Leroy opted to stand at the bar and smacked a hand onto the table.
“Be right with you,” croaked an older fellow. He had about ten years on Leroy, and when he turned, Leroy saw that he was wearing a simple black tee shirt with a large chain. He had darker skin and a graying, tightly coiled hair. He had a tattoo visible even from the back; a large 8 that took up one side of his neck.
“Better take my business elsewhere. Looks like you’re busy,” Leroy said, a smile stretching across his face.
Dante turned, one rag in hand, empty glass in another. “Leroy Waters! I’ll be damned. How’d that last job for you go? The ah.. tattoo shop, yeah?”
“Solid,” Leroy answered. “I’ve got you to thank for that. Saved me the trouble of finding the damn place.”
“Anytime,” said Dante with a nod. “You here again for more of the same, then?”
“That and a shot of your cheapest and nastiest.”
Dante shook his head. He placed his wash rag onto his shoulder, put the newly cleaned cup down, and turned back to the bar to grab something else—a tall bottle with Cyrillic lettering—which was opened and poured into two shot glasses. They clink glasses, down the shot, and both reel in disgust at the taste of it.
“Pretty rough, that stuff,” said Leroy, reeling at the bitter taste of it. “Put it on my tab?”
“On the house for today. What can I do for you?”
“South End Sables. Need to find them. Got anything for me?”
Dante crossed his arms across his chest. “Small time gang, if you can even call em’ that. That shit they pulled with Elizabeth Hausser has them making some waves around the South End, though. Some of the guys have been looking for them since it happened, nothing yet. But word is they work with this guy out of Oldport every now and again. Goes by Crazy Rosco. You find him, he’ll probably know.”
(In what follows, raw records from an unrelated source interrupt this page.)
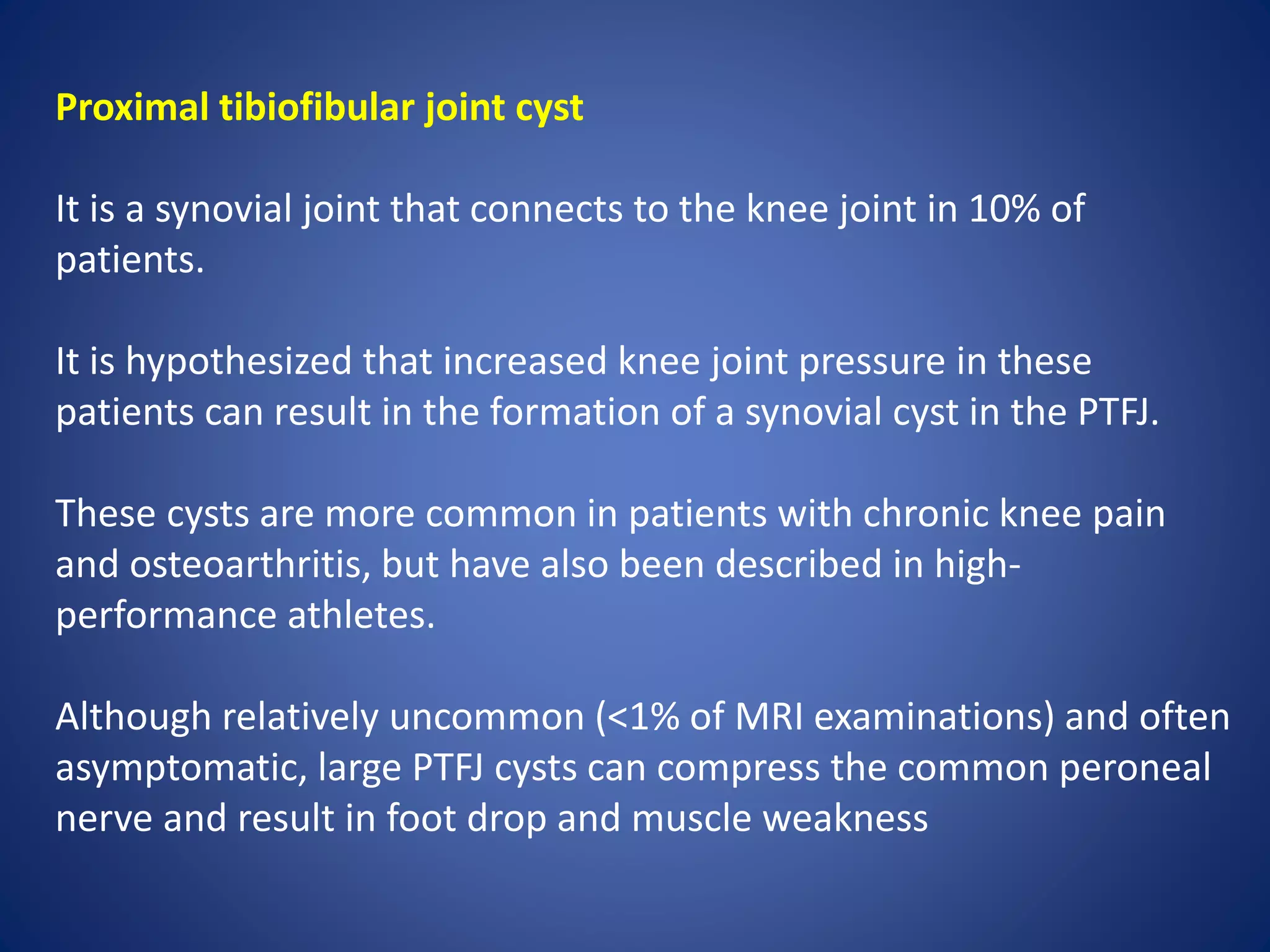 Proximal tibiofibular joint cyst

It is a synovial joint that connects to the knee joint in 10% of patients.

It is hypothesized that increased knee joint pressure in these patients can result in the formation of a synovial cyst in the PTFJ.

These cysts are more common in patients with chronic knee pain and osteoarthritis, but have also been described in high-performance athletes.

Although relatively uncommon (<1% of MRI examinations) and often asymptomatic, large PTFJ cysts can compress the common peroneal nerve and result in foot drop and muscle weakness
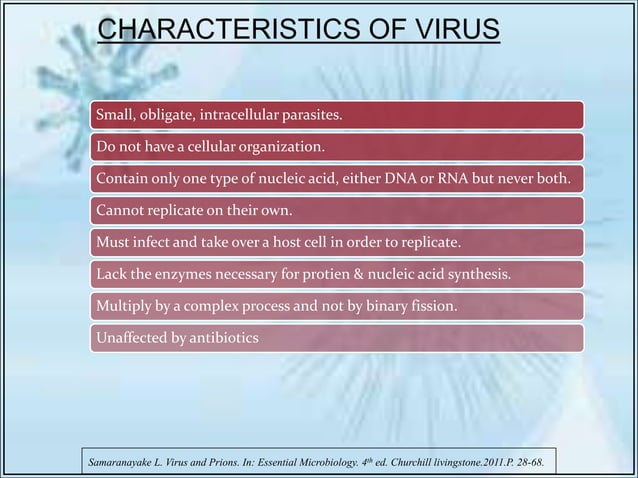 CHARACTERISTICS OF VIRUS

Small, obligate, intracellular parasites.

Do not have a cellular organization.

Contain only one type of nucleic acid, either DNA or RNA but never both.

Cannot replicate on their own.

Must infect and take over a host cell in order to replicate.

Lack the enzymes necessary for protien & nucleic acid synthesis.

Multiply by a complex process and not by binary fission.

Unaffected by antibiotics

Samaranayake L. Virus and Prions. In: Essential Microbiology. $4^{th}$ ed. Churchill livingstone.2011.P. 28-68.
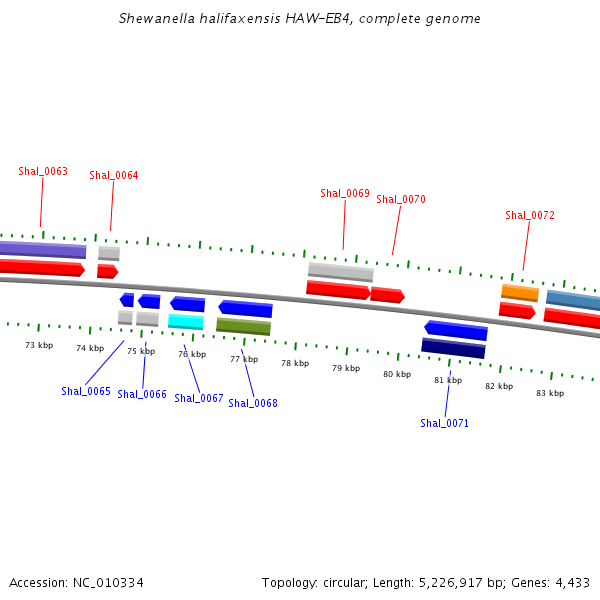 Shewanella halifaxensis HAW-EB4, complete genome

Shal_0063
Shal_0064
Shal_0069
Shal_0070
Shal_0072

73 kbp
74 kbp
75 kbp
76 kbp
77 kbp
78 kbp
79 kbp
80 kbp
81 kbp
82 kbp
83 kbp

Shal_0065
Shal_0066
Shal_0067
Shal_0068
Shal_0071

Accession: NC_010334
Topology: circular; Length: 5,226,917 bp; Genes: 4,433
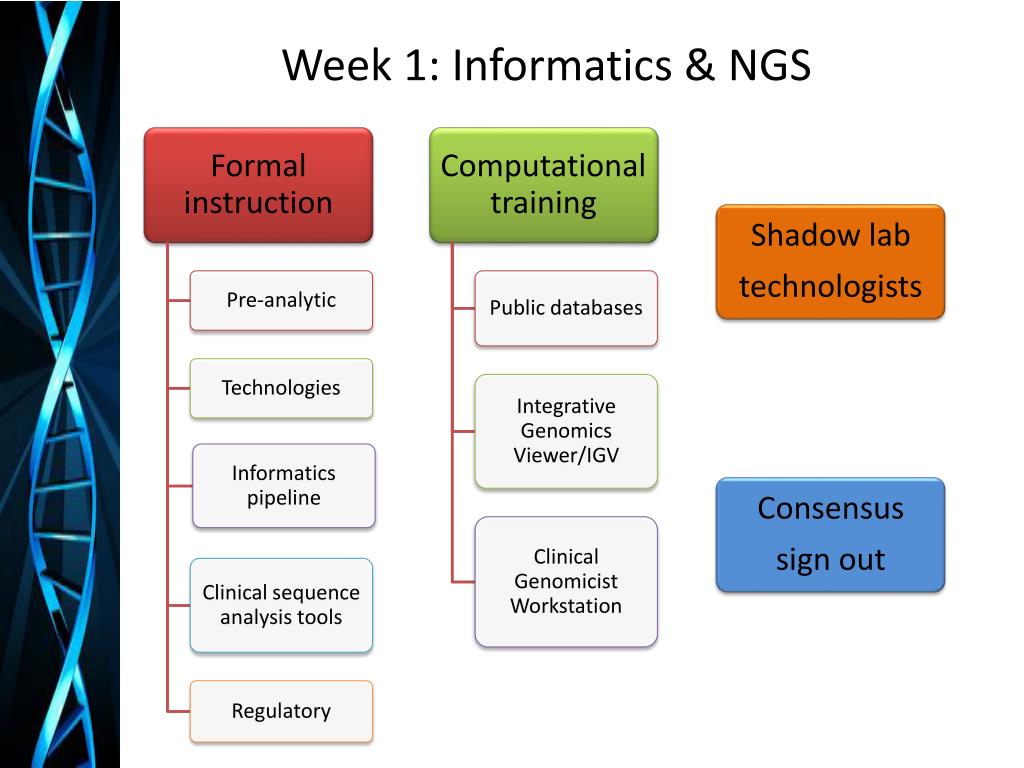 Week 1: Informatics & NGS

Formal instruction

Pre-analytic

Technologies

Informatics pipeline

Clinical sequence analysis tools

Regulatory

Computational training

Public databases

Integrative Genomics Viewer/IGV

Clinical Genomicist Workstation

Shadow lab technologists

Consensus sign out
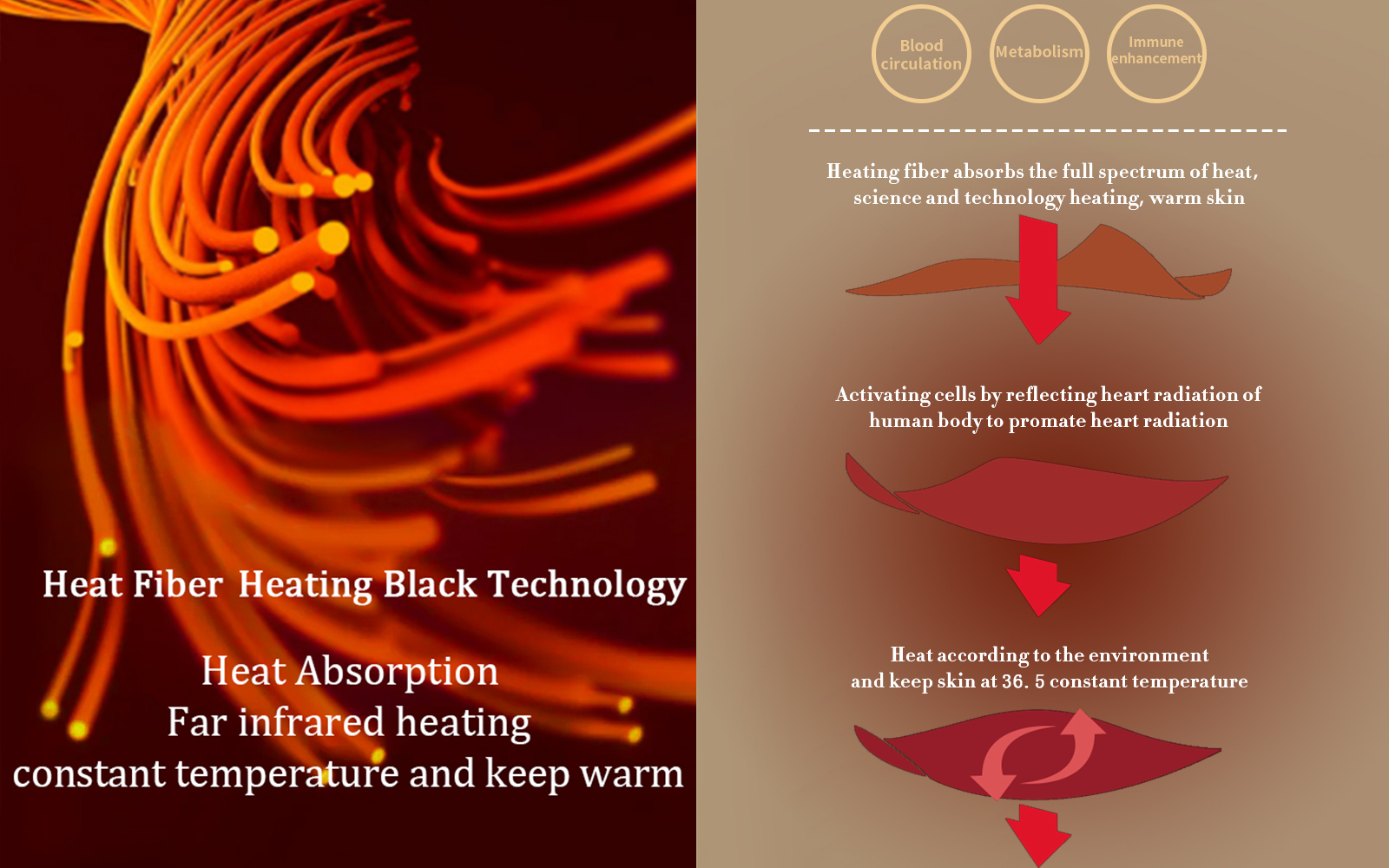 Heat Fiber Heating Black Technology

Heat Absorption
Far infrared heating
constant temperature and keep warm

Blood circulation

Metabolism

Immune enhancement

Heating fiber absorbs the full spectrum of heat, science and technology heating, warm skin

Activating cells by reflecting heart radiation of human body to promate heart radiation

Heat according to the environment and keep skin at 36. 5 constant temperature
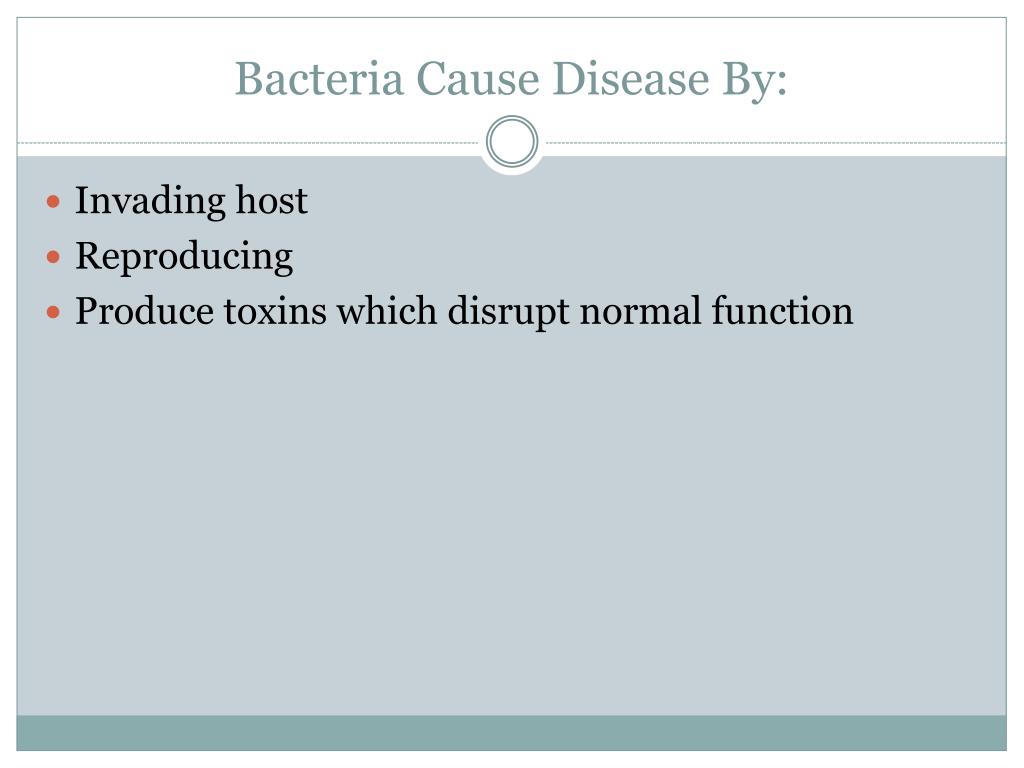 Bacteria Cause Disease By:

- Invading host
- Reproducing
- Produce toxins which disrupt normal function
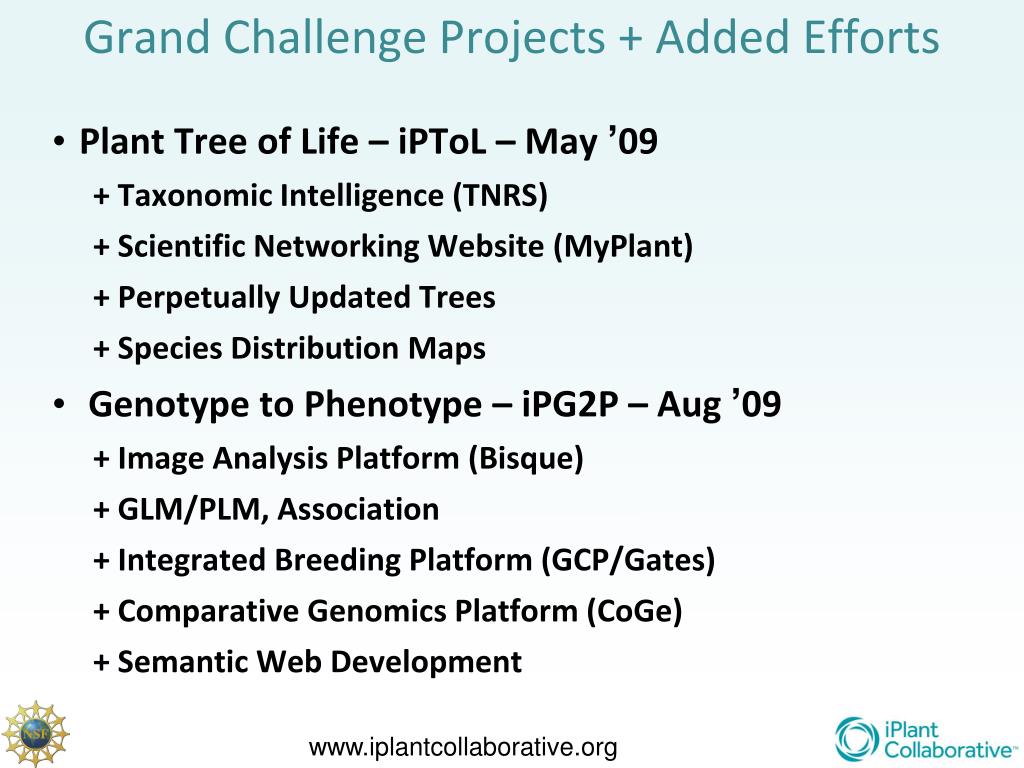 Grand Challenge Projects + Added Efforts

• Plant Tree of Life – iPToL – May ’09

+ Taxonomic Intelligence (TNRS)

+ Scientific Networking Website (MyPlant)

+ Perpetually Updated Trees

+ Species Distribution Maps

• Genotype to Phenotype – iPG2P – Aug ’09

+ Image Analysis Platform (Bisque)

+ GLM/PLM, Association

+ Integrated Breeding Platform (GCP/Gates)

+ Comparative Genomics Platform (CoGe)

+ Semantic Web Development

NSF

www.iplantcollaborative.org

iPlant Collaborative™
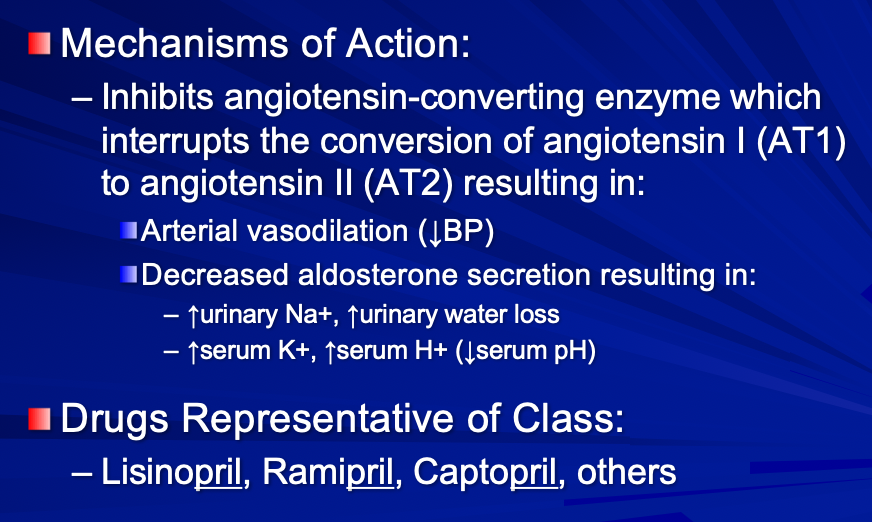 Mechanisms of Action:

– Inhibits angiotensin-converting enzyme which interrupts the conversion of angiotensin I (AT1) to angiotensin II (AT2) resulting in:

Arterial vasodilation (↓BP)

Decreased aldosterone secretion resulting in:

– ↑urinary Na+, ↑urinary water loss

– ↑serum K+, ↑serum H+ (↓serum pH)

Drugs Representative of Class:

– Lisinopril, Ramipril, Captopril, others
Leroy stood up, withdrawing his wallet once more. A wad of cash was taken out and placed firmly onto the counter. “Some of the guys? The 8th Street Gang need something from the Sables?”
Dante took it and placed it into his pocket. “Not my gig, but if you ask me? Big Pony probably wants to deliver them a message, you know, rough them up. Straight them out. Hausser’s always been off limits, and they’re the first in years to be stupid enough to make a move on her. Guess that’s old news now. I’ll have to let him know you’re looking into it. Fingers crossed he takes the hint, pulls whatever attack dogs he’s sent out off the Sables.
“Fingers crossed,” said Leroy.
He tipped his checkered flat cap to Dante and made for the door.